What the task requires –
In the entries below, find the lines with the word "scientific" and copy them.
==== Task data
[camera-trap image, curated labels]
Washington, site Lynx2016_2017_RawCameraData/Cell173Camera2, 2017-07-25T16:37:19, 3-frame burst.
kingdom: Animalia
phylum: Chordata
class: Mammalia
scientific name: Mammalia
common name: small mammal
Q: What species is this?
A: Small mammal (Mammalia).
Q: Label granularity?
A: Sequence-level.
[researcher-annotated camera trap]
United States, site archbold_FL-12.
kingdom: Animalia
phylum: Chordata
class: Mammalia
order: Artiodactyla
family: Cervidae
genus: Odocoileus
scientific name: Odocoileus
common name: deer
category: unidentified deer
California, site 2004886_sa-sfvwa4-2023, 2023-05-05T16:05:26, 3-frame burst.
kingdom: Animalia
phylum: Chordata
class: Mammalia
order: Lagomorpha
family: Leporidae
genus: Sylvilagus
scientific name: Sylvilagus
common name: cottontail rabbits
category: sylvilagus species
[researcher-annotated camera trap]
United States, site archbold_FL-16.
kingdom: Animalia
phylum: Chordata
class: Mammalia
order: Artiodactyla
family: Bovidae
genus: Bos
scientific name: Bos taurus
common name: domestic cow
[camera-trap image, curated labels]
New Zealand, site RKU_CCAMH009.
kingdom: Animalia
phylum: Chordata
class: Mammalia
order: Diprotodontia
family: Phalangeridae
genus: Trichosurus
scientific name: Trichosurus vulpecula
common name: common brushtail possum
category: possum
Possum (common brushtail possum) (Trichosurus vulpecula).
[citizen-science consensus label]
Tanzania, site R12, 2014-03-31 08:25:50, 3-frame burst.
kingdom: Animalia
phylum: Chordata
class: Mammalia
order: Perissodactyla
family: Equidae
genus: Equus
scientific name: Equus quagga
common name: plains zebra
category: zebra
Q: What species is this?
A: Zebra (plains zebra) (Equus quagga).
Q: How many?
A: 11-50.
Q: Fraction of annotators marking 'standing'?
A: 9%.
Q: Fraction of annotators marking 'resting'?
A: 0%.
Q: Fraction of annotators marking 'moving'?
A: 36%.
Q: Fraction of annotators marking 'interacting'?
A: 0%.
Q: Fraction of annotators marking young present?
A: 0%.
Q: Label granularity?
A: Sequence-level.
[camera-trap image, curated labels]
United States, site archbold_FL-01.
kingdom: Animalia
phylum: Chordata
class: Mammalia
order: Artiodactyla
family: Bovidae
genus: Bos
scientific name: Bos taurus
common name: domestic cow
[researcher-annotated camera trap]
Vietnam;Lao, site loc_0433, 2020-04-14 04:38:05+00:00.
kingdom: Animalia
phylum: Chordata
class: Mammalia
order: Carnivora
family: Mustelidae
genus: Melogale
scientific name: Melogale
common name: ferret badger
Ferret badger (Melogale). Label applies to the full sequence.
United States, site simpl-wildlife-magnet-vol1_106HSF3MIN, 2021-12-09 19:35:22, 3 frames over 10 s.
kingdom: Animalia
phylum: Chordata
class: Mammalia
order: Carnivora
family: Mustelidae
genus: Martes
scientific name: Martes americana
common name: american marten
========
Exercise output –
scientific name: Mammalia
scientific name: Odocoileus
scientific name: Sylvilagus
scientific name: Bos taurus
scientific name: Trichosurus vulpecula
scientific name: Equus quagga
scientific name: Bos taurus
scientific name: Melogale
scientific name: Martes americana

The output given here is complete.